Specification

In this section, we introduce the details of PuzzleClone's specification file. The meaning and format of each attribute will be explained here. Please note that the attributes will be parsed in order, and the order is the same as the introduction order below. For example, as the first attribute introduced below, custom_operator is processed first, so operators defined in this attribute can be used by any other attributes. But the opposite is invalid: please make sure when specifying an attribute, don't use any variables, symbols, or operators defined in attributes that will be later parsed. In addition, please make sure the names for custom operators, variables, symbols, and conditions do not duplicate or conflict with Python reserved words.

custom_operator

Type: Dict[str, str]

Dictionary of custom operators. You can define a list of custom operators (functions) here for later use in the definition of variables, symbols, and conditions.

Key: Operator name.

Value: Python lambda-expression string defining the operator OR the path to a Python file containing the operator definition (the path should be relative to the root directory).

Example:

custom_operator:
    double: "lambda x: x * 2"
    reformat: "customs/mathexpr_generator.py"

variables

Type: Dict[str, Variable]

Dictionary of custom variables. Variables should be defined in order without dependency conflicts, i.e., the definition of previous variables should not include any variables defined later.

Key: Variable name.

Value: A Variable object with the following attributes. Please note that PuzzleClone supports two mutually exclusive ways of defining variables:

By specifying type and domain.
By providing a custom formula in formula.

Variable Attributes

type

Type: Optional[str]

The type of the variable.

Examples:

"int": Represents an integer variable.
"bool": Represents a boolean variable.

domain

Type: Optional[str]

The domain of the variable.

Examples:

"[1, 10]": Represents integers from 1 to 10.
"[True, False]": Represents boolean values.
"['red', 'blue', 'green']": Represents a selection from the given options.

formula

Type: Optional[str]

The formula used to initialize the variable.

Example:

"randint(1,6) + randint(1,6)": Represents the sum of two dice rolls.

Notes:

If formula is defined, type and domain must not be defined.
If formula is not defined, both type and domain must be defined.

Example:

variables:
    n:
        type: "int"
        domain: "[3, 5]"
    dice_sum:
        formula: "randint(1,6) + randint(1,6)"

diff_factor

Type: int

An optional heuristic factor indicating the contribution of the variable's value to the puzzle difficulty. For instance, when the value of diff_factor is a positive number, the variable's value makes a positive contribution to the puzzle difficulty. The final heuristic puzzle difficulty will be calculated using the diff_factor of all variables. If this attribute is omitted or set to 0, the variable will make NO contribution to the puzzle difficulty.

symbols

Type: Optional[Dict[str, Union[DefinedSymbol, DerivedSymbols, DerivedSymbol]]]
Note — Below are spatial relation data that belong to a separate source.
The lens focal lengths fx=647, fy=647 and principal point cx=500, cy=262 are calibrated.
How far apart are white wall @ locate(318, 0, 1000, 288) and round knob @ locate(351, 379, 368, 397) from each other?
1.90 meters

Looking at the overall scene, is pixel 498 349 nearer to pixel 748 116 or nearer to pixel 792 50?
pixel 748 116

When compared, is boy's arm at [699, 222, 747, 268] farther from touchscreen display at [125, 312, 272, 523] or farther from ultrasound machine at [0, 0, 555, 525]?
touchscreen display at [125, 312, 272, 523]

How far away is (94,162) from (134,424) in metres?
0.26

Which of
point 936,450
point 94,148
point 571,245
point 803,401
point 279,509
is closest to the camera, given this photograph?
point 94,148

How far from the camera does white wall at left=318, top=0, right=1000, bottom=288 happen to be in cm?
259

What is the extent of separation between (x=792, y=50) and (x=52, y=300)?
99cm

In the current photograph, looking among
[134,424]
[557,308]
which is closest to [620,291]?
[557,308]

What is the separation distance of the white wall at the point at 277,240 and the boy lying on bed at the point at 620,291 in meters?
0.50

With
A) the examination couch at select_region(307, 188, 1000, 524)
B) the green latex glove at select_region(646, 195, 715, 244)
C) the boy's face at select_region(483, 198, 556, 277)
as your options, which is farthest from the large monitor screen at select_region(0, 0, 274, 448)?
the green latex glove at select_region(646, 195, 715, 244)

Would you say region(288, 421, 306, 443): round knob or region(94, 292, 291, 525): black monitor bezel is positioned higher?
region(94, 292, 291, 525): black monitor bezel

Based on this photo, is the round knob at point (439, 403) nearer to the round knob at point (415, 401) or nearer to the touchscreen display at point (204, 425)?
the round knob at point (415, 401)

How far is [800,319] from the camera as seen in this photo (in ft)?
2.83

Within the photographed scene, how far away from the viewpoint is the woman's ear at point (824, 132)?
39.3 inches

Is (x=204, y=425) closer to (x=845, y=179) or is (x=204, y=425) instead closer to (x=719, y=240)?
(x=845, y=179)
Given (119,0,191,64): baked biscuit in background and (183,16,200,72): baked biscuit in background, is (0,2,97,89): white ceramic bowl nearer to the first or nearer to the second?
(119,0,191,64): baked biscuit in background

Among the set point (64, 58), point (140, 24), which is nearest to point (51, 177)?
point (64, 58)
Dictionary of symbol definitions. Symbols are the core elements in puzzle generation representing entities in the puzzle. Symbols differ from Variables in that Symbols are often unknown and to be solved, while Variables are often known values explicitly specified in the puzzle description.

Key: Symbol name.

Value: A symbol object which can be one of:

DefinedSymbol: Basic symbol definition
DerivedSymbol: Symbol derived from other symbols using operators
DerivedSymbols: Container for multiple derived symbol templates with random counts (i.e., a fixed number of symbols will be generated, but each symbol can randomly follow the structure defined in any of the provided templates.)

DefinedSymbol

Defines basic symbol templates used in puzzle generation.

Note: Symbols defined in this attribute will be processed as follows. First, PuzzleClone iterates over all values of each data source defined in source below. Each value (if there is one data source) or each unique value pair (if there are multiple data sources) will be used as a key and mapped to a Z3 symbol, with the symbol's content dependent on type, attr, and desc. One can use <symbol_name>[<key>] to get the Z3 symbol corresponding to the provided key. If only the list of Z3 symbols are needed, use <dict_name>.to_list() or list(<dict_name>) method to convert the dictionary values to a list.

source

Type: List[str]

A list of data sources. Each element should be a string of the data source's name (e.g., variables). When one data source is provided, each value of that data source will be used as a symbol key. When multiple sources exist, each value tuple in the Cartesian Product of the data sources' values will be used as a symbol key.

Examples:

When length is 1: The primary key is a string.
Example: source = ["children"] with children = ["Alice", "Bob"] will generate two symbols with primary keys "Alice" and "Bob".
When length > 1: The primary key is a tuple.
Example: source = ["children", "adults"] with children = ["Alice", "Bob"], adults = ["Chris"] will generate symbols with primary keys ("Alice", "Chris") and ("Bob", "Chris").

attr

Type: Optional[List[str]]

List of symbol attributes defining additional characteristics.

Examples:

["color", "size"] indicates the symbol has color and size attributes.

Notes:

When None (default), symbols can be accessed directly via dictionary keys (e.g., symbol[key]).
When specified, symbols must be accessed using get() method (symbol[key].get('color')).

type

Type: Union[str, List[str]]

Type definition rules for the symbol. When attr is None, the value should be a single type. Otherwise, the value should be a list of single types. The list should has the same length with the value of attr, with each type in the list corresponding to each attribute of the symbol.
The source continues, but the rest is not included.